ONE MONTH, NINE days, and twenty-two hours. That’s how long it’d been since my husband, the love of my life, took his last breath in this world. The last five and a half weeks had been the absolute worst of my life. I’d been trying hard to establish a new normal, but how do you go on when the person you were supposed to spend the rest of your life with kisses you good-bye, goes to work, and never comes home again? It was beyond unexpected. A complete shock. He’d been ripped away from me so suddenly that I was still reeling, as if it’d just happened.
We had dreams. We had goals. We weren’t done yet. We had wanted to buy a house on the ocean in North Carolina and spend our summers there. We wanted to travel the country and see one baseball game in every stadium. We wanted to go to Paris. We wanted another baby. Damn it, we weren’t done.
I sat in the kitchen, lost so deep in my thoughts that the ring of the doorbell made me gasp out loud. Hurrying up to the front of the house, I was pleasantly surprised to see Kacie’s face smiling at me through the glass.
“Hey!” I said cheerfully as I opened the door.

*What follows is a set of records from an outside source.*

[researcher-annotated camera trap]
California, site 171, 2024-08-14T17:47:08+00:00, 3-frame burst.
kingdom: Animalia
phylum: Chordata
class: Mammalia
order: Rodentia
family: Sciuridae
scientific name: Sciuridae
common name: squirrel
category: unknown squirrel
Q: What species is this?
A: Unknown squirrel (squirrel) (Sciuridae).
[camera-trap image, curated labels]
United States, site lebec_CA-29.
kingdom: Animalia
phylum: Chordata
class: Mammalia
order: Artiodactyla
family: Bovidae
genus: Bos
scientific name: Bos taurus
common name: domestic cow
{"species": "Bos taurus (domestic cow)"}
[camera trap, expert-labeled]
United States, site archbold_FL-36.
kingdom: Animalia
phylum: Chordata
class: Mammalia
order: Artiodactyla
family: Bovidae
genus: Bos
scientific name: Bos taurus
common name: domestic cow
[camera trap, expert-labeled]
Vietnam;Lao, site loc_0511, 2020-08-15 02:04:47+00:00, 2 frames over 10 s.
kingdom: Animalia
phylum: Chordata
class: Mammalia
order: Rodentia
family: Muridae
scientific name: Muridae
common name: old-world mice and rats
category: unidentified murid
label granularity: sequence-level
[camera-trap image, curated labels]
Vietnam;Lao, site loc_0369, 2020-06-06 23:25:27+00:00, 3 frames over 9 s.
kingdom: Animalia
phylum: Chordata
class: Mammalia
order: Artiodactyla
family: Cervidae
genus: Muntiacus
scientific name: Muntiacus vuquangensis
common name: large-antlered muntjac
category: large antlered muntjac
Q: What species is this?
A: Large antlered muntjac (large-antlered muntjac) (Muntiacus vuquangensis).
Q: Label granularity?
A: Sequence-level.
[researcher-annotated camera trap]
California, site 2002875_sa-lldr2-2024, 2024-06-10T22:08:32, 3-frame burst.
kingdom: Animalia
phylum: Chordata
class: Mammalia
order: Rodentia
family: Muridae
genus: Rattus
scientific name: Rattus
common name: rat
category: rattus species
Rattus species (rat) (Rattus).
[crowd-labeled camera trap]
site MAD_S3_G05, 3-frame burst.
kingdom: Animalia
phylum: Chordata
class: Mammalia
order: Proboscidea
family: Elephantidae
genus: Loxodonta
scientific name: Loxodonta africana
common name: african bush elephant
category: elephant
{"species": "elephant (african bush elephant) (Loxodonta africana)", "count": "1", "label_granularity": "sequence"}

“Hey yourself!” She held Emma in one arm but wrapped the other one around me and squeezed hard. “We were in the neighborhood, so I thought I’d drop by. Is this a bad time?”
I laughed as she pulled back. “I feel like lately it’s always a bad time, but no, please come in. Hi, girls,” I said to Lucy and Piper. They chirped hello in unison and waved as they followed Kacie into the house. “Matthew is going to be so happy to see you guys. He’s bored out of his mind in the playroom.”